Senza un intervento normativo si rischierebbe dal prossimo gennaio di creare serie difficoltà alle imprese agricole. Già lo scorso anno, prima della Legge di bilancio per il 2018 che ha introdotto l’esenzione fino a 25mila euro, molti pagamenti, in particolare da parte di Agea, avevano subito forti rallentamenti, e talora un vero e proprio blocco, per la difficoltà di ottenere la documentazione in quanto la banca dati centralizzata del Ministero dell’Interno si è trovata a gestire un numero di richieste molto superiore rispetto all’ordinario.
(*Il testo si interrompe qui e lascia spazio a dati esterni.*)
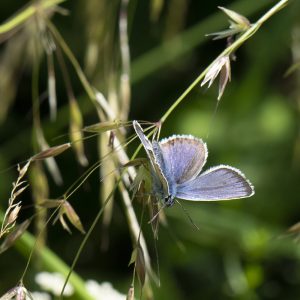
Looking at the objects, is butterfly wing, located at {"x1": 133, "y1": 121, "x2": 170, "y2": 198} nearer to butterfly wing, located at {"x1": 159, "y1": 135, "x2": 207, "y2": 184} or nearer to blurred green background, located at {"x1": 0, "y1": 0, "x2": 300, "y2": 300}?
butterfly wing, located at {"x1": 159, "y1": 135, "x2": 207, "y2": 184}

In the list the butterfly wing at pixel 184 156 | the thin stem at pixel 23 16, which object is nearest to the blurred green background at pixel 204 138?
the thin stem at pixel 23 16


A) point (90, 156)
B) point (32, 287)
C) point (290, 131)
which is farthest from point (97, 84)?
point (290, 131)

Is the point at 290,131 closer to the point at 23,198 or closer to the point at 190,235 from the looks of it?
the point at 190,235

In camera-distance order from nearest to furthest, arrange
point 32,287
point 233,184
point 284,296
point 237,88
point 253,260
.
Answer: point 233,184 < point 32,287 < point 253,260 < point 284,296 < point 237,88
Le aziende agricole dunque già stressate dalla burocrazia comunitaria e nazionale rischierebbero ulteriori penalizzazioni sul fronte degli adempimenti con ritardi nel pagamento degli aiuti e soprattutto dei vitali contributi Pac. C’è poi da aggiungere che per le imprese agricole l’obbligo si tradurrebbe davvero di una overdose di burocrazia, poiché il certificato antimafia, come è noto, ha una valenza di sei mesi e dunque dovrebbe essere presentato sia in sede di anticipo che di saldo dei premi comunitari.

L’emendamento al “decreto sicurezza” approvato in Commissione al Senato, secondo la Coldiretti, va nella direzione della sburocratizzazione richiesta dalle imprese e promessa dal Governo.